The Revenue has started intensifying Brexit preparations by telephoning businesses that are likely to be significantly affected by Brexit based on their volume or value of trade with the UK.

“A business may already have taken steps or may be planning to take steps to, for example, source goods and materials from elsewhere in the EU and avoid any element of UK trade, including transit of goods through the UK,” said a Revenue spokesman.

“In any scenario, Revenue is stressing the importance of getting Brexit ready now and being Brexit ready from January 1st, 2021. We will support and assess business in that process.”

Tánaiste Leo Varadkar said on Monday that the UK risks becoming "a shadow of its former self" if the British government proceeds with a law that breaches the Brexit withdrawal treaty.

The Fine Gael leader said that the UK's proposed Internal Market Bill was a "mistake" and hoped that Boris Johnson's government would "reconsider" proceeding with the legislation.

Withdrawal treaty

The EU and UK are at odds over the British domestic legislation that the UK government has admitted would breach international law and violate the Brexit withdrawal treaty signed this year.

Mr Varadkar told reporters at an event in Co Kildare that if the legislation was a negotiating tactic in the deadlocked talks on a future EU-UK trade deal, then it "has now backfired".

Countries "all around the world" including the United States were questioning whether the UK was a country with which it could conduct any deal or treaty with in future, the Tánaiste said.

Former UK prime ministers such as Tony Blair, John Major and David Cameron were not just opposed to the Bill but so too were "hardline Brexiteers" such as Lord Lamont and Lord Howard who want a UK that can negotiate trade deals but who were now saying "this isn't Brexit", he said.

“If the United Kingdom becomes a country that no longer honours treaties, that doesn’t respect international law, well there is no country that is going to want to deal with them,” he said.
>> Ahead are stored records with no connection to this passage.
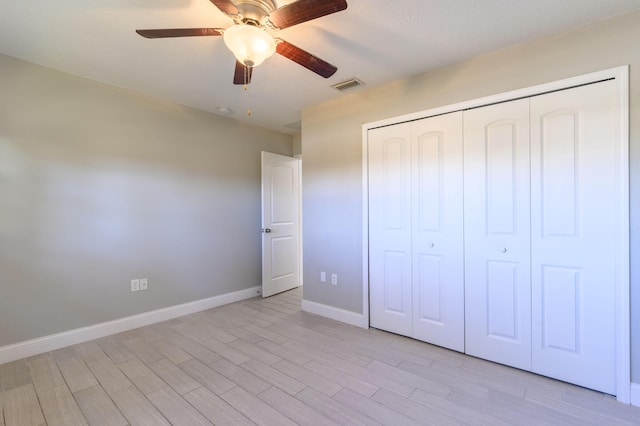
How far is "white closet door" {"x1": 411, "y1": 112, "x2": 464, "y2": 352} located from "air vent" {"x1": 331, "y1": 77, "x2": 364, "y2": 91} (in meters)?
0.70

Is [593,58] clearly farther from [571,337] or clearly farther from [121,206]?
[121,206]

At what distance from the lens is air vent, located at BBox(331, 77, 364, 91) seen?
2.75 metres

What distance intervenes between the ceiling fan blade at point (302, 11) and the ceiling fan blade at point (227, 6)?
18cm

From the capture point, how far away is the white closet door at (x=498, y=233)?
2123 millimetres

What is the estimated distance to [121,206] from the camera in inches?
114

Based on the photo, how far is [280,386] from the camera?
6.41ft

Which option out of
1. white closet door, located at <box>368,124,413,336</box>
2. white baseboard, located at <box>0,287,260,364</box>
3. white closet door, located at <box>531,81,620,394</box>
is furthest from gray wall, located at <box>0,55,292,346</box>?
white closet door, located at <box>531,81,620,394</box>

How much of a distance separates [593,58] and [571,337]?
191 cm

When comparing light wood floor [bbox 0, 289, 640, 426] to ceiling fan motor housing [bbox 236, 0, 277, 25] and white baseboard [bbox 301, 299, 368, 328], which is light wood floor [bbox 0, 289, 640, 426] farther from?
ceiling fan motor housing [bbox 236, 0, 277, 25]

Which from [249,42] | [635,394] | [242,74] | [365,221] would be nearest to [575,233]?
[635,394]

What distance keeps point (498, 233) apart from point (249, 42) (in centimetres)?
222

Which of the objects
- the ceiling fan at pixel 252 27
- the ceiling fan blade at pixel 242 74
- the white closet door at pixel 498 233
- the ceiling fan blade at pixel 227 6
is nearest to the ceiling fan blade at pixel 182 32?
the ceiling fan at pixel 252 27

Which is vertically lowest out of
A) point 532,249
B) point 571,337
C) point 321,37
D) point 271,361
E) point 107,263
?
point 271,361

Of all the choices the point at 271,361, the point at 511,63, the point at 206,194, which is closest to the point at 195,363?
the point at 271,361
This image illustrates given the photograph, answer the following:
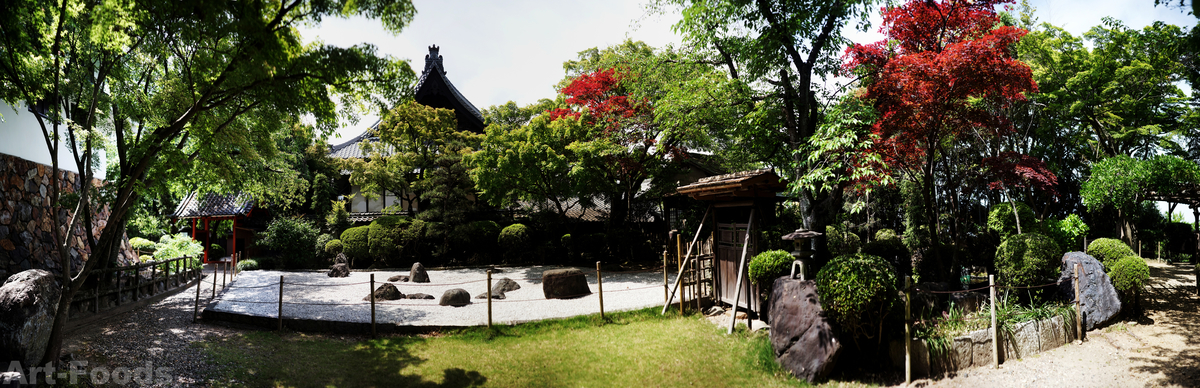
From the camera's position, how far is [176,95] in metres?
7.75

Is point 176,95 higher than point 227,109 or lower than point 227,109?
higher

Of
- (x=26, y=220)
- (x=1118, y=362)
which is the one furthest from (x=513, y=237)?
(x=1118, y=362)

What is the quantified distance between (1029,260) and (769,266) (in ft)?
11.4

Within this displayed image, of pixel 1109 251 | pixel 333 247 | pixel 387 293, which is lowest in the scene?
pixel 387 293

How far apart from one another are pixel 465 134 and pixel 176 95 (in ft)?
30.7

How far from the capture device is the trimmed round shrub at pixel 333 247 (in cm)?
1554

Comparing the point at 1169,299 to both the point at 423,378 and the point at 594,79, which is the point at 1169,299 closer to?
the point at 423,378

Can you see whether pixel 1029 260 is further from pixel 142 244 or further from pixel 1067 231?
pixel 142 244

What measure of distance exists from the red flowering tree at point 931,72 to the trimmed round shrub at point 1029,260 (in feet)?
3.06

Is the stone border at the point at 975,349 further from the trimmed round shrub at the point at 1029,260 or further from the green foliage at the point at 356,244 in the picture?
the green foliage at the point at 356,244

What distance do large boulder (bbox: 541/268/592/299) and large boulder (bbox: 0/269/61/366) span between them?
6.73 m

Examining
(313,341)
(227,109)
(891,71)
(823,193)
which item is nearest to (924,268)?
(823,193)

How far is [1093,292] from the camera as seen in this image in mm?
6371

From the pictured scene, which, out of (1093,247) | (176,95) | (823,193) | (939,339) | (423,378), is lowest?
(423,378)
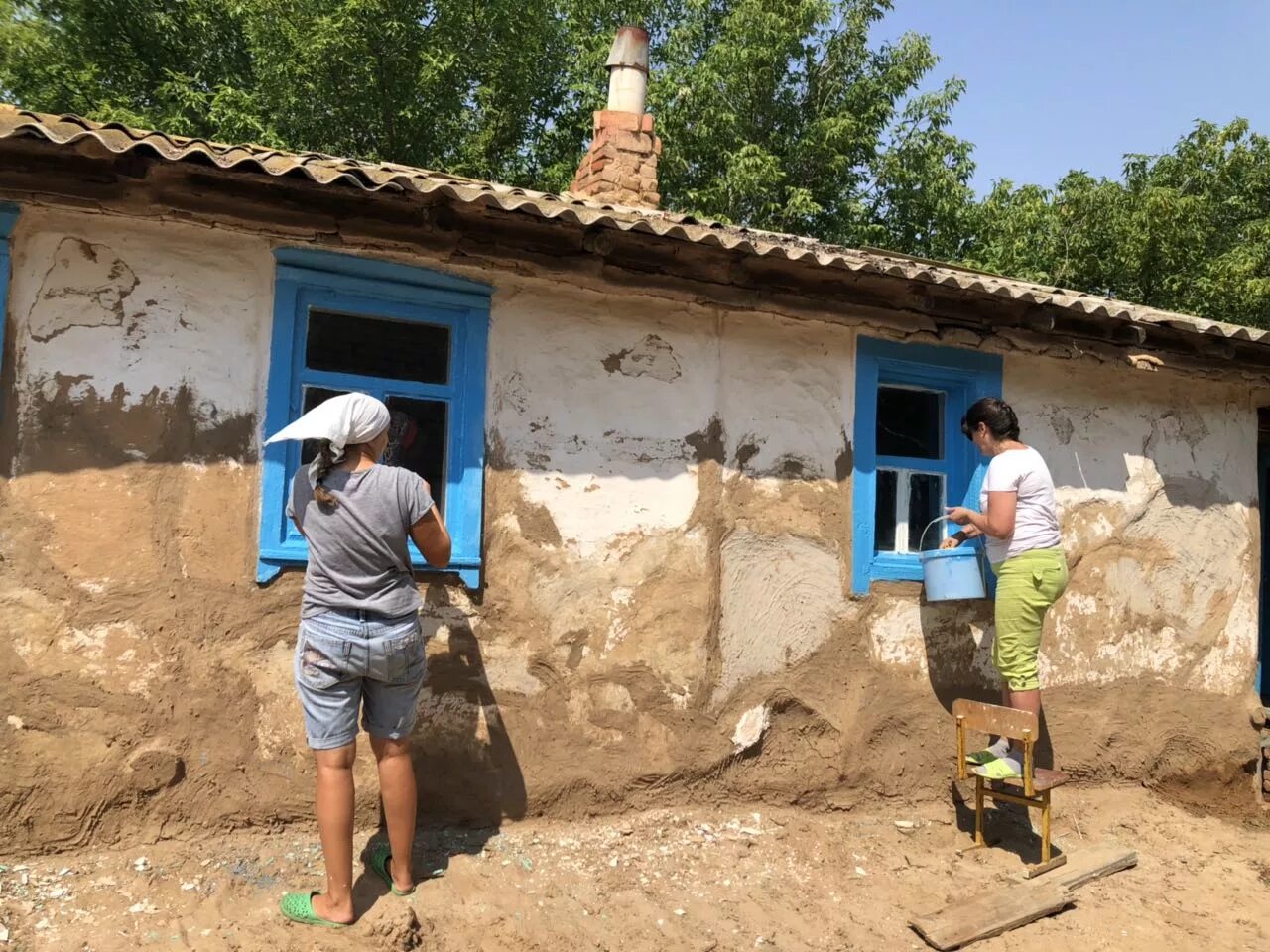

Mr Varadkar expected the Bill to have “a rough ride” in the House of Commons and there was a “high probability” that the House of Lords would reject it, making it hard for it to advance.

"If it is not a negotiating tactic, it means that Britain has become a very different country and that Britain has become one of those few countries in Europe that doesn't honour treaties and doesn't respect international law," he said.

“It would be a really great shame for a country like the United Kingdom, a really great country, to become a shadow of its former self in that way.”